**Required task**
Copy the material from the line with "What is the distance from" to the line with "752 millimetres", swapping "camera" for "lens" and changing nothing else. Give only those lines.
--------------------------------
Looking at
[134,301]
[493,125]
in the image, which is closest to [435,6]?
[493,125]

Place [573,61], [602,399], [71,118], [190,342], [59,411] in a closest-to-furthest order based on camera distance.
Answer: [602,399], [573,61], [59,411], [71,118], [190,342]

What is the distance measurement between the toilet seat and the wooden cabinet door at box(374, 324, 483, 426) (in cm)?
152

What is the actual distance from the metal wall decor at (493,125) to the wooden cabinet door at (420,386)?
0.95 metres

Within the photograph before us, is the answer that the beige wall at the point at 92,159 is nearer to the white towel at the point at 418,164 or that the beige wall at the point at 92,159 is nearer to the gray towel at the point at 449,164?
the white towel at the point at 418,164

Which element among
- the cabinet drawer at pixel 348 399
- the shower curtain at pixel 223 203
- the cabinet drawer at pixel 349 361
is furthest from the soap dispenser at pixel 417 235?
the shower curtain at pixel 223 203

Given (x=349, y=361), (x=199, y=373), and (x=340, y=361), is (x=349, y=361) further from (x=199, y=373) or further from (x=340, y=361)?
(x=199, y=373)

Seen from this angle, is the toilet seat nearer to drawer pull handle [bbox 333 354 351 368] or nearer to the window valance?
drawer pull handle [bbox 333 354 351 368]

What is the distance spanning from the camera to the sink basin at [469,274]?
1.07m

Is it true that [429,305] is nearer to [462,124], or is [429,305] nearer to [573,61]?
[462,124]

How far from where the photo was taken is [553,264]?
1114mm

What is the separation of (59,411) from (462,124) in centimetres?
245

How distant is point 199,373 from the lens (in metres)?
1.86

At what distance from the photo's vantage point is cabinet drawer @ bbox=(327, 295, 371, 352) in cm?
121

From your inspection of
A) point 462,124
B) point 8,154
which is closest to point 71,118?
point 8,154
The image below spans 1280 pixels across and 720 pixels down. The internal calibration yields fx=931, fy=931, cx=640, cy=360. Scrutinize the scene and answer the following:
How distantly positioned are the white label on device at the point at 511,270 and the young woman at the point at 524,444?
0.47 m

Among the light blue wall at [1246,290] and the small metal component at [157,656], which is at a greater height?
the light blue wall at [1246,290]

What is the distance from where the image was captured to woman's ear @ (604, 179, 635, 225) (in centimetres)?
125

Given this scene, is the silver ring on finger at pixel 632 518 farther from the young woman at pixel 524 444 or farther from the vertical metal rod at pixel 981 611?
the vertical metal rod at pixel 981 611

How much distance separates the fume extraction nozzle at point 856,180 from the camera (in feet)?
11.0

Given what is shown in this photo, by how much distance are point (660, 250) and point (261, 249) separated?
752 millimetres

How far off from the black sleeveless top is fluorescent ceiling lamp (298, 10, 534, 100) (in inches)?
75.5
--------------------------------
**Completed task**
What is the distance from where the image was captured to woman's ear @ (604, 179, 635, 225) (in centimetres)?
125

Given this scene, is the silver ring on finger at pixel 632 518 farther from the young woman at pixel 524 444 or farther from the vertical metal rod at pixel 981 611?
the vertical metal rod at pixel 981 611

How much distance separates the fume extraction nozzle at point 856,180 from the lens (in feet)?
11.0

Given what is shown in this photo, by how much distance are point (660, 250) and point (261, 249) separated?
752 millimetres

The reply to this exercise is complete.